PASSAGE PROVIDED
Pattern Searching (1)

RAndrew (211267) | more than 13 years ago | (#885861)

I too took Comp Sci AP in the eighties, and was bored beyond tears. I think a project that is fairly straight forward enough, and goofy enough interesting for that age group, would be to perform SETI like searches on various forms of random data. Of course, this leads to thoughts of encryption and cryptography, which are excellent vehicles for lesson plans. Students could write small but complete programs, that should incorporate all their AP skills in data structures, sorting, array passing, and the like, but not involve a lot of educationally wasteful GUI work. They could search TV static, temperature patterns, or just about any paranoid white noise source..

An idea.... (1)

rattid (214610) | more than 13 years ago | (#885875)

GIVEN INFORMATION

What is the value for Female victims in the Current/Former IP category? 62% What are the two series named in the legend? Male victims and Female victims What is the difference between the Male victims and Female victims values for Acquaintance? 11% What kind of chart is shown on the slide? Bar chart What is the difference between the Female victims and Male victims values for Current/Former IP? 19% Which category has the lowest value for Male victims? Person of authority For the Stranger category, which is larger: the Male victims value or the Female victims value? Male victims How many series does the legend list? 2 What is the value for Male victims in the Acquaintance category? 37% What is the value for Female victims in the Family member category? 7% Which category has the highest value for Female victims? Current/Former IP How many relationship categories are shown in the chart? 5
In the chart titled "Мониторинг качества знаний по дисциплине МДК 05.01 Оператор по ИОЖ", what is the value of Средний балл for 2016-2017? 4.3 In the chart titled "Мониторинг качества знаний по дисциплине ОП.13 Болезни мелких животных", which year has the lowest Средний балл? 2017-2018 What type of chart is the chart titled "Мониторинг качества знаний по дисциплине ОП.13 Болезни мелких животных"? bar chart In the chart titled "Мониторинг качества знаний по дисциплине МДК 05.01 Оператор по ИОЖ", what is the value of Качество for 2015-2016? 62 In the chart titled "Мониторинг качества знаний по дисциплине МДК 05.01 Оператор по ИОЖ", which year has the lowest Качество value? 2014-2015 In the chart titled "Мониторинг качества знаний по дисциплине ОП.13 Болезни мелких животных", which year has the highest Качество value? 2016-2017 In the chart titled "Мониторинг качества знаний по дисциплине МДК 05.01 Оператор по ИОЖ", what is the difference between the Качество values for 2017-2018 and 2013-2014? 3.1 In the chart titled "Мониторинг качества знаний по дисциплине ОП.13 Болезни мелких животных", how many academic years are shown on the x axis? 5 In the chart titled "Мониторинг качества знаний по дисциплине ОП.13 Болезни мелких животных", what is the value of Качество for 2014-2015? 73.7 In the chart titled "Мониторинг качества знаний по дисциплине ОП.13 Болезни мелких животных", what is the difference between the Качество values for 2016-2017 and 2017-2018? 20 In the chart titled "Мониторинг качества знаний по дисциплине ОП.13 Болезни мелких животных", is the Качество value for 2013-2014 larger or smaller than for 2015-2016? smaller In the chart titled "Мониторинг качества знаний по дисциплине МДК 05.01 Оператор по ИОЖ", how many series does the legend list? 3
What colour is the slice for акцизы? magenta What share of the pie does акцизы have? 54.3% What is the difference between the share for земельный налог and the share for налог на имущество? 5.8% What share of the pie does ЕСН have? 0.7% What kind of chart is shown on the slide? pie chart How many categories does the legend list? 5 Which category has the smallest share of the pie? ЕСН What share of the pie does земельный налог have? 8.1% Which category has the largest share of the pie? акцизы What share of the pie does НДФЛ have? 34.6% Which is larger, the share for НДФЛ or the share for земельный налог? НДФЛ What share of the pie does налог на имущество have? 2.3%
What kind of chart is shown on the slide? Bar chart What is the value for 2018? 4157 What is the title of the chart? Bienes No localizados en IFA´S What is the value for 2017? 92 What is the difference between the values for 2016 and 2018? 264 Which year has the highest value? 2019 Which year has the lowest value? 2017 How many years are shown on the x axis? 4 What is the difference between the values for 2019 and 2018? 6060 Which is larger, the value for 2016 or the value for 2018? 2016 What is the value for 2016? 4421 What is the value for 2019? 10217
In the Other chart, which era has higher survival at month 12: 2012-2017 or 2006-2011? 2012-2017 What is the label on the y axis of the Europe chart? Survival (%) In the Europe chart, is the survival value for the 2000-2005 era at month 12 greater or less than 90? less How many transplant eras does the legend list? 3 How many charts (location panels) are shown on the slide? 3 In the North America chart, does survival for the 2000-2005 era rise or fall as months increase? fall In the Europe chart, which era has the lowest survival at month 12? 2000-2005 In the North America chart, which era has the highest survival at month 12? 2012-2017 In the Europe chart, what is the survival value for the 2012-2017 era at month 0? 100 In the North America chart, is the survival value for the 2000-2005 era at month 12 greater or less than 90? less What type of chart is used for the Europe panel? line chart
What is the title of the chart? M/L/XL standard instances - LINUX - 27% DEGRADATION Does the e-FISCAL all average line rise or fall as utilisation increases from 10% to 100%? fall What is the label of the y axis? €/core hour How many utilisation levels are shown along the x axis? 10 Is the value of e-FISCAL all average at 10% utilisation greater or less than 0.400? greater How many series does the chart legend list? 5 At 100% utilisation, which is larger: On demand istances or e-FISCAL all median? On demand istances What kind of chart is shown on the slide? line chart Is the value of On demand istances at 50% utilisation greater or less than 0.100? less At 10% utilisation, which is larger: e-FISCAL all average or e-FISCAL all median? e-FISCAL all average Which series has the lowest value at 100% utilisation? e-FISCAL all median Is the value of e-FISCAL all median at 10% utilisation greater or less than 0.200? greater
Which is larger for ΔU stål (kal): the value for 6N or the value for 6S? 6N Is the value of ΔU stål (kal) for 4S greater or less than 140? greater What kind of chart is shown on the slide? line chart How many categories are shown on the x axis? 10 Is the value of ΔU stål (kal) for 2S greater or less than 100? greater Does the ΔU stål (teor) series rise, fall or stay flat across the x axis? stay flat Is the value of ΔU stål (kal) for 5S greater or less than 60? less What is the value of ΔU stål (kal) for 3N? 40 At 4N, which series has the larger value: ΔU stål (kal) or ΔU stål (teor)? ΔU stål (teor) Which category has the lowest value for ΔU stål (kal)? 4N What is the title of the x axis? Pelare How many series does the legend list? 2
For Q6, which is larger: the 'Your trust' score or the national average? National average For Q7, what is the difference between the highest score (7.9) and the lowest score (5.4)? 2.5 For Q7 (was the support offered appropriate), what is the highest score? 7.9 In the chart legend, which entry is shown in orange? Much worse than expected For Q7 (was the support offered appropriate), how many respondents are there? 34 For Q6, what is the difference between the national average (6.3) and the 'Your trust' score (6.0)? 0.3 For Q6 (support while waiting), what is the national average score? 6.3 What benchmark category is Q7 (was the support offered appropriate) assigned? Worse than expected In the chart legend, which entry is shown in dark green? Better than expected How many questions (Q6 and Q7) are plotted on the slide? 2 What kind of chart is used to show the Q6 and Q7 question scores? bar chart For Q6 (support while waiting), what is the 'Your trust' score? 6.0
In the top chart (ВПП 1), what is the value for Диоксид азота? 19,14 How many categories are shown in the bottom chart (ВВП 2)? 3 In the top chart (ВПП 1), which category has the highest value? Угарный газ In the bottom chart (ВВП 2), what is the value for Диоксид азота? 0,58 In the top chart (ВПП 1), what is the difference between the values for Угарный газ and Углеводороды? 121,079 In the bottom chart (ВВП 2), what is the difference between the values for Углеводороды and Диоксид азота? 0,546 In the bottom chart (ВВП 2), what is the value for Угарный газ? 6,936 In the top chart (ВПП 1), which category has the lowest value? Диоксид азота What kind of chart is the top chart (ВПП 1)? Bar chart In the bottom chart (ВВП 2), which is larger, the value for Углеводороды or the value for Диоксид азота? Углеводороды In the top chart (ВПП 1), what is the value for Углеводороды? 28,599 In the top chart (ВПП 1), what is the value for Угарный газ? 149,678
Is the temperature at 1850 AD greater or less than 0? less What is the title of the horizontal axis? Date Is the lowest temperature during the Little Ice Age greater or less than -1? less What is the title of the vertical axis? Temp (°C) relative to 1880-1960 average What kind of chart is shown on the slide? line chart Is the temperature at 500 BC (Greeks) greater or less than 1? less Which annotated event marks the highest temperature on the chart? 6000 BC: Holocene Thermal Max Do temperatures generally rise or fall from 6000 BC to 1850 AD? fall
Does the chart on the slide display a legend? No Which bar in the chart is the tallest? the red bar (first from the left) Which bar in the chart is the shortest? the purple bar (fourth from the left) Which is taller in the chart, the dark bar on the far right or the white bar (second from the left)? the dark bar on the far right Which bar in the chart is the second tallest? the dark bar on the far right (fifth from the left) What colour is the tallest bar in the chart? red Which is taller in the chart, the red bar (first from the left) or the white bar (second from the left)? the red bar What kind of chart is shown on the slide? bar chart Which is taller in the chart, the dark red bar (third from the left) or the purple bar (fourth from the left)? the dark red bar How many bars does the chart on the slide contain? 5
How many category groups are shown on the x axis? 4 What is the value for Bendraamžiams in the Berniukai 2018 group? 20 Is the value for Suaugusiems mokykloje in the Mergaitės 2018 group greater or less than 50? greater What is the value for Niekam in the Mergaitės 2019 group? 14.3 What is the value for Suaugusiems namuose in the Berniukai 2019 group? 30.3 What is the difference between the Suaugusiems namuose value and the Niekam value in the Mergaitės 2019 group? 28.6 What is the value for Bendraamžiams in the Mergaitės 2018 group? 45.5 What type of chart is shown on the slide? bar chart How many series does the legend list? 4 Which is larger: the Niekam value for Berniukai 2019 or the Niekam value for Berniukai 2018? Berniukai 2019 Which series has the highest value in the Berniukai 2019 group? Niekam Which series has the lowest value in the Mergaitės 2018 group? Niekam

ACTIVITY
From the pattern-searching post, write out the passage between "Pattern Searching (1)" and "ago | (#885875)", inclusive, word for word.

EXERCISE RESULT
Pattern Searching (1)

RAndrew (211267) | more than 13 years ago | (#885861)

I too took Comp Sci AP in the eighties, and was bored beyond tears. I think a project that is fairly straight forward enough, and goofy enough interesting for that age group, would be to perform SETI like searches on various forms of random data. Of course, this leads to thoughts of encryption and cryptography, which are excellent vehicles for lesson plans. Students could write small but complete programs, that should incorporate all their AP skills in data structures, sorting, array passing, and the like, but not involve a lot of educationally wasteful GUI work. They could search TV static, temperature patterns, or just about any paranoid white noise source..

An idea.... (1)

rattid (214610) | more than 13 years ago | (#885875)